Infrastructure Aesthetics
Professor Hector Rodriguez
Contemporary artists often borrow materials from outside of art, particularly from science and engineering. The use of these materials often gives rise to new artistic genres. Computer art, internet art, and bio-art are obvious examples. In some cases, the introduction of new technics into an established artistic practice triggers fundamental questions about its nature. I propose to focus discussion around the question of what it means to understand a work of art. Any attempt to tackle the question of understanding, I will argue, must appeal to the concept of an artistic medium. Art is always to be understood, if it is understood at all, as a mediated practice. But the concept of a medium is not a simple one. It involves two layers. The first comprises what could be called the medium proper, i.e., the conventions in virtue of which the work bears meaning. The second layer encompasses the system of technical vehicles that the artist manipulates to produce an art statement, such as, the film stock, camera lenses, etc.

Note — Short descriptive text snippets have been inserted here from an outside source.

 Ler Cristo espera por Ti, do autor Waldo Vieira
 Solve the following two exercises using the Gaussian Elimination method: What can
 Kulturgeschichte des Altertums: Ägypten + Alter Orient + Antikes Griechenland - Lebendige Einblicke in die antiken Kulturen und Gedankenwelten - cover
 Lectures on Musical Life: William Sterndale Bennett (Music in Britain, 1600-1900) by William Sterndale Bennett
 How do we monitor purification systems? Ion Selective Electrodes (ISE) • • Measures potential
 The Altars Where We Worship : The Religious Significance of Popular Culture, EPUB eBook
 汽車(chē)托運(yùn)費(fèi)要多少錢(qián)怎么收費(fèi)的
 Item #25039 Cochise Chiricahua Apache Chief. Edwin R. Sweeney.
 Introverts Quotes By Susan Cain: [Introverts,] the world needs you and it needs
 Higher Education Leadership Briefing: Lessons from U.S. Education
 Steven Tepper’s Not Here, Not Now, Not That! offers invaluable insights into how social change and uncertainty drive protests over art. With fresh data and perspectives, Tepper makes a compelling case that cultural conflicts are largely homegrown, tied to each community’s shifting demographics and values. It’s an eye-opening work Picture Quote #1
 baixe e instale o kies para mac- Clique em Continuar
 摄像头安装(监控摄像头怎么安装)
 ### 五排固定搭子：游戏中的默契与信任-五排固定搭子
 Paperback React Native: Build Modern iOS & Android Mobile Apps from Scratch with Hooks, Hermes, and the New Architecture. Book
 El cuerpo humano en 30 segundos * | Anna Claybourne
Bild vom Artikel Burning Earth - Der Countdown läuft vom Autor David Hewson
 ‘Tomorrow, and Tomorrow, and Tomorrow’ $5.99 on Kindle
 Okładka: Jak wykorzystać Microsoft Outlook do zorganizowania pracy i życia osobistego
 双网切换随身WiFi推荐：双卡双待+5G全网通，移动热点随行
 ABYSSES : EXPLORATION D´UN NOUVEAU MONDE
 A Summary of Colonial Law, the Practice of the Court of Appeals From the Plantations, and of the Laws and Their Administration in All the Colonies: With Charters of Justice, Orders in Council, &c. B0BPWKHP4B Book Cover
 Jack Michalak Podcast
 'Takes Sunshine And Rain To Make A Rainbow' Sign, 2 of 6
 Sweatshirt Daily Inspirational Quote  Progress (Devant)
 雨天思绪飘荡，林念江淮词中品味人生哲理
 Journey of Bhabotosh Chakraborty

There is, however, a third element that plays a crucial, although often overlooked, role in art processes. This element is the supporting infrastructure, the various technical and material elements that the artist does not directly manipulate but on which she depends to be able to produce work at all; for instance, the transportation networks used to move materials and works to the sites of production and exhibition. This artistic infrastructure is not typically regarded as part of the artistic medium. It is invisible to many art critics and observers. It nonetheless constitutes the base on which the entire cultural superstructure stands.
By reflecting on the mediated status of art, I will elaborate a proposal for an artistic program, best characterized as a poetics of infrastructure. This program calls for artists to rethink the medium in which they work by establishing circuits between the three levels: medium, vehicles, and infrastructure. More specifically, the poetics of infrastructure reframes the medium of an artistic practice by asking whether some of the vehicles and infrastructures of that practice could be understood as integral to the medium proper, i.e., as essential to and constitutive of the practice
Still from the algorithmic video installation Z, Hector Rodriguez (2018)backyard of ZAC
BIO : Hector Rodriguez is a media artist and theoretician working at the intersection of computer vision, machine learning, visual art, and the humanities. His work investigates the specific possibilities of information technologies to reconfigure our experience of moving images and our relationship to film history. He integrates visual art with mathematics and computer science, exploring the tension between digital abstraction and visual representation.
Rodriguez’s artworks have been shown at venues such as the WRO Biennial, the Saatchi Gallery, the Friedericianum Museum, Siggraph Asia, and the Loop Video Art Festival. His essays on games/play studies, film and philosophy, and cinema history have been published in various journals, including Screen, Games Studies, and Cinema Journal.